* **EXERCISE INSTRUCTIONS**: Filter out every line below that lacks "Washington", and copy the rest.

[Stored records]
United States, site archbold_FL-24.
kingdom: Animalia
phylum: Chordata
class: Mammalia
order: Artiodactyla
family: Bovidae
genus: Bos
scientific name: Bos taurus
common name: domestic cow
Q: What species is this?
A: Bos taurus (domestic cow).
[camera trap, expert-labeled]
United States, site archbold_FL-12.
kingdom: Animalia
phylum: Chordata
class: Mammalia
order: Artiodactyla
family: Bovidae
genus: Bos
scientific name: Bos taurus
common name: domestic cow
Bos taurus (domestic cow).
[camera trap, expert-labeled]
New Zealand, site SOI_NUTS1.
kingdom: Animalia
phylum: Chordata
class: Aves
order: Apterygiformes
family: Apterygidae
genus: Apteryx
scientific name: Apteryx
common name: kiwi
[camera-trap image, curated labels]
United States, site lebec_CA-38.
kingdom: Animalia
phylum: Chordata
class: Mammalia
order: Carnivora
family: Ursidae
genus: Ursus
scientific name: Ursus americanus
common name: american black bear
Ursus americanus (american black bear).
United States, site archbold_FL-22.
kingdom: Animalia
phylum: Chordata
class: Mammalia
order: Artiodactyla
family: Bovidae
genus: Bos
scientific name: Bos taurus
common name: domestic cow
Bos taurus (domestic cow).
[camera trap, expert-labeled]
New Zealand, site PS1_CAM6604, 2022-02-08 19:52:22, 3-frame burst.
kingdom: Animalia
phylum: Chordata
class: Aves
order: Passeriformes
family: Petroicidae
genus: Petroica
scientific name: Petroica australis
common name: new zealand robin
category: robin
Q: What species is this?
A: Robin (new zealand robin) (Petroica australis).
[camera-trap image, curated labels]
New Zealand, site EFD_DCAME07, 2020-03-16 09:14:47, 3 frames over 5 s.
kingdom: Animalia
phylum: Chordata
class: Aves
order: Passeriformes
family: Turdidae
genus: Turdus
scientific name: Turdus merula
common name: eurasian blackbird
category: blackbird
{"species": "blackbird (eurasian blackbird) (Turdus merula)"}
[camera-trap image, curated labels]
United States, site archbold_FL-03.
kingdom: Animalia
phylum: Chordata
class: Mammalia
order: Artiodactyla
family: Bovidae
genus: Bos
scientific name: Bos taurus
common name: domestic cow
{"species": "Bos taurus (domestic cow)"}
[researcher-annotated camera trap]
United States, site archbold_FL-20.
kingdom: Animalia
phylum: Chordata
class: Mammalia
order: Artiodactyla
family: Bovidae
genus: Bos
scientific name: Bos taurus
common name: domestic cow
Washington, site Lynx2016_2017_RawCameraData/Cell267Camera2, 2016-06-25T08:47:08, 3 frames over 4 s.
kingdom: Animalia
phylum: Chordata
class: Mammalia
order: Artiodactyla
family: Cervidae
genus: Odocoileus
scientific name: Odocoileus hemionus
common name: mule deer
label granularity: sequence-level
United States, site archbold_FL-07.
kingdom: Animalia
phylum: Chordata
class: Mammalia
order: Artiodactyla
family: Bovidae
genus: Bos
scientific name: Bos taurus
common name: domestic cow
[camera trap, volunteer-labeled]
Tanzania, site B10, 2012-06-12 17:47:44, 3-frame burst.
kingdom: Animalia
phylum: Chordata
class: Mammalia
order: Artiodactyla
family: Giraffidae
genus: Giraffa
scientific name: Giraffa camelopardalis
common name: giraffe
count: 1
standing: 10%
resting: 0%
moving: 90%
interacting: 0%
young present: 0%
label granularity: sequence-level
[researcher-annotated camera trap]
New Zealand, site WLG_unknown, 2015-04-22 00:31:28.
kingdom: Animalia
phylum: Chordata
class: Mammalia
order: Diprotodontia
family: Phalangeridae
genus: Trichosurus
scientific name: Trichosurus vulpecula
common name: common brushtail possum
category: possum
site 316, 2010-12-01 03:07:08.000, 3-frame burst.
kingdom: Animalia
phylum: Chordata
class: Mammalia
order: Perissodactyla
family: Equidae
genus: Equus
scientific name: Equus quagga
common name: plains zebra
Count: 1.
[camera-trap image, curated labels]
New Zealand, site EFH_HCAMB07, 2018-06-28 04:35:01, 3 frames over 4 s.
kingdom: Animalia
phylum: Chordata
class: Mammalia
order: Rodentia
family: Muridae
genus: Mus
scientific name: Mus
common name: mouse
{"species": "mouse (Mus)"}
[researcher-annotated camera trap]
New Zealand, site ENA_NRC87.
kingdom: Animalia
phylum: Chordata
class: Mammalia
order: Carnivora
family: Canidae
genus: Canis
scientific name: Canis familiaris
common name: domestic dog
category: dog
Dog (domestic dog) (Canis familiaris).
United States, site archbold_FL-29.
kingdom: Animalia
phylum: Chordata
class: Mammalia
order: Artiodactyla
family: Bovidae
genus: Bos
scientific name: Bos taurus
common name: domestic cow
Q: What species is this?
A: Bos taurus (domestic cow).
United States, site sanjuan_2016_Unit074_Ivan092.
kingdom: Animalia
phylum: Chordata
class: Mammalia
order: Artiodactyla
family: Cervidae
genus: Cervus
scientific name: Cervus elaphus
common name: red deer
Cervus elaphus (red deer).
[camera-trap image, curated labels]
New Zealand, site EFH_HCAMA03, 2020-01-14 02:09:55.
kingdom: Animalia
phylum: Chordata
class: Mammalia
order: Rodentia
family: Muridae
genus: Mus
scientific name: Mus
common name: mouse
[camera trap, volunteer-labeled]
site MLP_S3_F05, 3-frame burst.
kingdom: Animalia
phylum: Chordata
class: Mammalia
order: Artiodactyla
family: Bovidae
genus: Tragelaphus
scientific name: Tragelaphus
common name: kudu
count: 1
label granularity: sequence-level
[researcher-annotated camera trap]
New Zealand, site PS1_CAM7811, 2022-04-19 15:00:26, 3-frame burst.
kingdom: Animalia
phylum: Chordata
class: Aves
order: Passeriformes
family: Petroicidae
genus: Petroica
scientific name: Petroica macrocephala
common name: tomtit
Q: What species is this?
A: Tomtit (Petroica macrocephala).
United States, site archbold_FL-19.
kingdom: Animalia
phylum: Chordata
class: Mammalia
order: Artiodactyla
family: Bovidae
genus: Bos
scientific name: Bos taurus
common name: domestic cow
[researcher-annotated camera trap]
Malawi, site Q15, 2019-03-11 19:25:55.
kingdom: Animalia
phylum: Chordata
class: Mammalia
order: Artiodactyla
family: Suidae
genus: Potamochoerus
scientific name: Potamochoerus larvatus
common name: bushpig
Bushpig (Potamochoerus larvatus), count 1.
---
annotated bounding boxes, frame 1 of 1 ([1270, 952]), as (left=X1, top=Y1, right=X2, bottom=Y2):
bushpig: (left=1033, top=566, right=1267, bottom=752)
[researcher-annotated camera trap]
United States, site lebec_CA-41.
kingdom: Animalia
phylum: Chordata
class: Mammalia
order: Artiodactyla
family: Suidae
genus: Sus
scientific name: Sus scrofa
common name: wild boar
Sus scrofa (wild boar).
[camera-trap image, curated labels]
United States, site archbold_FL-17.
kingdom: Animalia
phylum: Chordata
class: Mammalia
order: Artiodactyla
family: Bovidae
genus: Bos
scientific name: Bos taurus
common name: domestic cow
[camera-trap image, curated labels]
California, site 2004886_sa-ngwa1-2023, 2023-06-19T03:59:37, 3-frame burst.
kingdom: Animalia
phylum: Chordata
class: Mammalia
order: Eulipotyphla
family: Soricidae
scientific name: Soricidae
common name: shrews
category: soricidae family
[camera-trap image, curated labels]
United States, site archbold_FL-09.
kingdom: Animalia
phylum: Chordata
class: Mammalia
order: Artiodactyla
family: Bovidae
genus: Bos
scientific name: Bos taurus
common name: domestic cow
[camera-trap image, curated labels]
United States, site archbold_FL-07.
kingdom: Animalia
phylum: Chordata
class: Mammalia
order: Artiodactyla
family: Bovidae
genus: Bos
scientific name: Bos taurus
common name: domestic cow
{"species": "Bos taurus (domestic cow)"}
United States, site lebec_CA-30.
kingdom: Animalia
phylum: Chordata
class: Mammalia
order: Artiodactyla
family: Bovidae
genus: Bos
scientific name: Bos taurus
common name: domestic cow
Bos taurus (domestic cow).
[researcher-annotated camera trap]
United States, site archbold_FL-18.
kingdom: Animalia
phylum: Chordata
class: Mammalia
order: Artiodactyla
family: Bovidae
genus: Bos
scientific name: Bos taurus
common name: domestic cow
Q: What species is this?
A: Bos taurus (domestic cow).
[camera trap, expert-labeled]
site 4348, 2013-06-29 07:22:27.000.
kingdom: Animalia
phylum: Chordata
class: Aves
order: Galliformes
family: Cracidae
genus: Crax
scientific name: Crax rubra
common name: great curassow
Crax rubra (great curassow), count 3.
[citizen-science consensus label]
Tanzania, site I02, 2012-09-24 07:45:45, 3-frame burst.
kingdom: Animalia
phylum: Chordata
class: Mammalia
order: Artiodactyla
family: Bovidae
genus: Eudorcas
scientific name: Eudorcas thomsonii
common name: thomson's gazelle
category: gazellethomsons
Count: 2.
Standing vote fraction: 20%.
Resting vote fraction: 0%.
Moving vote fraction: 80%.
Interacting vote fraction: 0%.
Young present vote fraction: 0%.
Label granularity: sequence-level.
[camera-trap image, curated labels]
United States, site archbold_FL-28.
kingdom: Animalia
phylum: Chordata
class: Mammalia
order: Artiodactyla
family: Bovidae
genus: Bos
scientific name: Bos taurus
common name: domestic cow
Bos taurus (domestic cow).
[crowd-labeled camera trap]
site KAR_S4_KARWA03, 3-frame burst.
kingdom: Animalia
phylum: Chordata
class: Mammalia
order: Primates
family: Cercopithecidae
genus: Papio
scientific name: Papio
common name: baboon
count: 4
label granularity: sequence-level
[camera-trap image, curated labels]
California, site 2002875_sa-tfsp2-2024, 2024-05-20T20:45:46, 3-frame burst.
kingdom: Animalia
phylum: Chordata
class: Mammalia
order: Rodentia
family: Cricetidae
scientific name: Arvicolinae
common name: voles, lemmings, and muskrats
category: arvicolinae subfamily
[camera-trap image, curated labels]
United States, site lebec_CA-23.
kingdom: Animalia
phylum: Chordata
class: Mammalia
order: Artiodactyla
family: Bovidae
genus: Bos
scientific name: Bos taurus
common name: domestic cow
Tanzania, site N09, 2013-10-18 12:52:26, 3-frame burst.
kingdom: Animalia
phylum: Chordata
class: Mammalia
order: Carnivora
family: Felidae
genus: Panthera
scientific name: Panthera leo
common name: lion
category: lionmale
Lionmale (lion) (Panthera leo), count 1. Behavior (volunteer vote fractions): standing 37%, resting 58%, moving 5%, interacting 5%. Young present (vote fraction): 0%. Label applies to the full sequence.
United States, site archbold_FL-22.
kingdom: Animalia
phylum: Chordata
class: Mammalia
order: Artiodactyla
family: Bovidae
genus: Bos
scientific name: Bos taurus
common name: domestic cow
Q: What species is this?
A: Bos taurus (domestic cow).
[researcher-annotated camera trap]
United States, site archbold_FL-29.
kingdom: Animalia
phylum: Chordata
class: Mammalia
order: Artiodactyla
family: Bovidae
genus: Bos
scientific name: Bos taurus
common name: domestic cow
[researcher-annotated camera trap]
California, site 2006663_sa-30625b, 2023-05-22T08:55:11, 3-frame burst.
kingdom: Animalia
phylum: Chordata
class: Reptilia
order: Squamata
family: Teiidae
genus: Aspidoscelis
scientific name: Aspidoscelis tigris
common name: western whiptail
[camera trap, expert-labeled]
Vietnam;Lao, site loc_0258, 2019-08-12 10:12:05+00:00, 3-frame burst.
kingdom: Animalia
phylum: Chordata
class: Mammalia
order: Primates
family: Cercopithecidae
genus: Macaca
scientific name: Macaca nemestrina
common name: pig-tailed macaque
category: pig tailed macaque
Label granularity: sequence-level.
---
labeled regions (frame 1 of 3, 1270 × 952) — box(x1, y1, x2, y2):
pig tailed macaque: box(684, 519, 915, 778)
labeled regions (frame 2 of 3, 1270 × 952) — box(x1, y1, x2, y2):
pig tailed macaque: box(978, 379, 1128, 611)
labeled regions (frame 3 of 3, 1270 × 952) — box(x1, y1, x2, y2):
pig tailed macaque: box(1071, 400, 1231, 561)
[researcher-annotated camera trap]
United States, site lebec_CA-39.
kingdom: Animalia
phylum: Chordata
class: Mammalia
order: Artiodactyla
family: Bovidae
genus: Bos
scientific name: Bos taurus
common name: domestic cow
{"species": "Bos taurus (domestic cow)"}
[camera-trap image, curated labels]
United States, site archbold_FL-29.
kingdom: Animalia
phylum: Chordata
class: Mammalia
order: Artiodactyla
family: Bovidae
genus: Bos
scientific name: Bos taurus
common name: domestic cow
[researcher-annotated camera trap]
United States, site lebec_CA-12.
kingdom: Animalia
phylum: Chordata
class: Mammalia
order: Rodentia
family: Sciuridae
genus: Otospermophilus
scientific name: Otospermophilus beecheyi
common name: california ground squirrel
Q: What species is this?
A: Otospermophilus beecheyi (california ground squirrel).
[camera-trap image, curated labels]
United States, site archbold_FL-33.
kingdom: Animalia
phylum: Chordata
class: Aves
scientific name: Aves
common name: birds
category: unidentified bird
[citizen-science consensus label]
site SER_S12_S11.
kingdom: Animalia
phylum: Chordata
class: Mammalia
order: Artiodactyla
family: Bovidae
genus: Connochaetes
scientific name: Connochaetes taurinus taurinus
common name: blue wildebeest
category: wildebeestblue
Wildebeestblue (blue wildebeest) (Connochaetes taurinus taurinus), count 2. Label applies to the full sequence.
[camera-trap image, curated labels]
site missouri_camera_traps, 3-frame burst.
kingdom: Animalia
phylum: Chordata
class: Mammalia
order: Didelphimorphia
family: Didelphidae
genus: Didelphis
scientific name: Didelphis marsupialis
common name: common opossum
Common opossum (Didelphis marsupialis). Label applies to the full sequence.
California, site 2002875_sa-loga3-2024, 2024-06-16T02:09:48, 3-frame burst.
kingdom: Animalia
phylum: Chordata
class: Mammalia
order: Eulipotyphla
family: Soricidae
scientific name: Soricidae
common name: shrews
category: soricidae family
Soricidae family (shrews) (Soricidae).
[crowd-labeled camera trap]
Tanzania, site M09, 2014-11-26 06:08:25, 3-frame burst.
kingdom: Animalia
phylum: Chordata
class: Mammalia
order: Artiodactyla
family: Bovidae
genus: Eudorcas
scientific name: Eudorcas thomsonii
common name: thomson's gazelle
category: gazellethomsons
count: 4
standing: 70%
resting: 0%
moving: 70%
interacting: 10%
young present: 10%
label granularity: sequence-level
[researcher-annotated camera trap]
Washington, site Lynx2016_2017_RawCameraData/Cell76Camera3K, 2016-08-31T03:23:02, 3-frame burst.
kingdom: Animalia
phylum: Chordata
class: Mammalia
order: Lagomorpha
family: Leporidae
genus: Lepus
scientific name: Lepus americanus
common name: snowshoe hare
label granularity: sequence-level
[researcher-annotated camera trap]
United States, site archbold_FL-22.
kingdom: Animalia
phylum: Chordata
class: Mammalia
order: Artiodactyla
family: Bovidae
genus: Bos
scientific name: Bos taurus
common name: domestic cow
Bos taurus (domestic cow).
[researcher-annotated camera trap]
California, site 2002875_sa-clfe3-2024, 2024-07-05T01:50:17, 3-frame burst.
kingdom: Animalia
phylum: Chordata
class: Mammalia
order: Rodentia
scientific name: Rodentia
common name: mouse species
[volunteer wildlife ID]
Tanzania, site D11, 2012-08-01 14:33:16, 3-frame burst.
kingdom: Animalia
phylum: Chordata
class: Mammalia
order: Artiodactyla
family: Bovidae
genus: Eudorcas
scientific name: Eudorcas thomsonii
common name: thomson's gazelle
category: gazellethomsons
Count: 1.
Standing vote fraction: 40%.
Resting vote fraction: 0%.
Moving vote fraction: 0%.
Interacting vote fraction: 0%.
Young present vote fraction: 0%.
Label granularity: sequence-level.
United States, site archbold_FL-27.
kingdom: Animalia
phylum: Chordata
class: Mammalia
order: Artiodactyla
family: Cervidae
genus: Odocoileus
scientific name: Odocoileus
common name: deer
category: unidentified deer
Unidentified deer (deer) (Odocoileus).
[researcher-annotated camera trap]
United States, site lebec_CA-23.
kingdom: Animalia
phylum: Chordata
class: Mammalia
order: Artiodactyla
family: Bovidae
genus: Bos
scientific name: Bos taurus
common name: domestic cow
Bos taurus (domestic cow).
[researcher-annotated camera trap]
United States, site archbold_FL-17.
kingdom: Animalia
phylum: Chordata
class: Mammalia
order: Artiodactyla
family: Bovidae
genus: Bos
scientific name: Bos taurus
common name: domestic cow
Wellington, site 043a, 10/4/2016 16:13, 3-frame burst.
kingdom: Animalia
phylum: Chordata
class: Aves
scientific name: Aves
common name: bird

* **SOLUTION TO THIS EXERCISE**:
Washington, site Lynx2016_2017_RawCameraData/Cell267Camera2, 2016-06-25T08:47:08, 3 frames over 4 s.
Washington, site Lynx2016_2017_RawCameraData/Cell76Camera3K, 2016-08-31T03:23:02, 3-frame burst.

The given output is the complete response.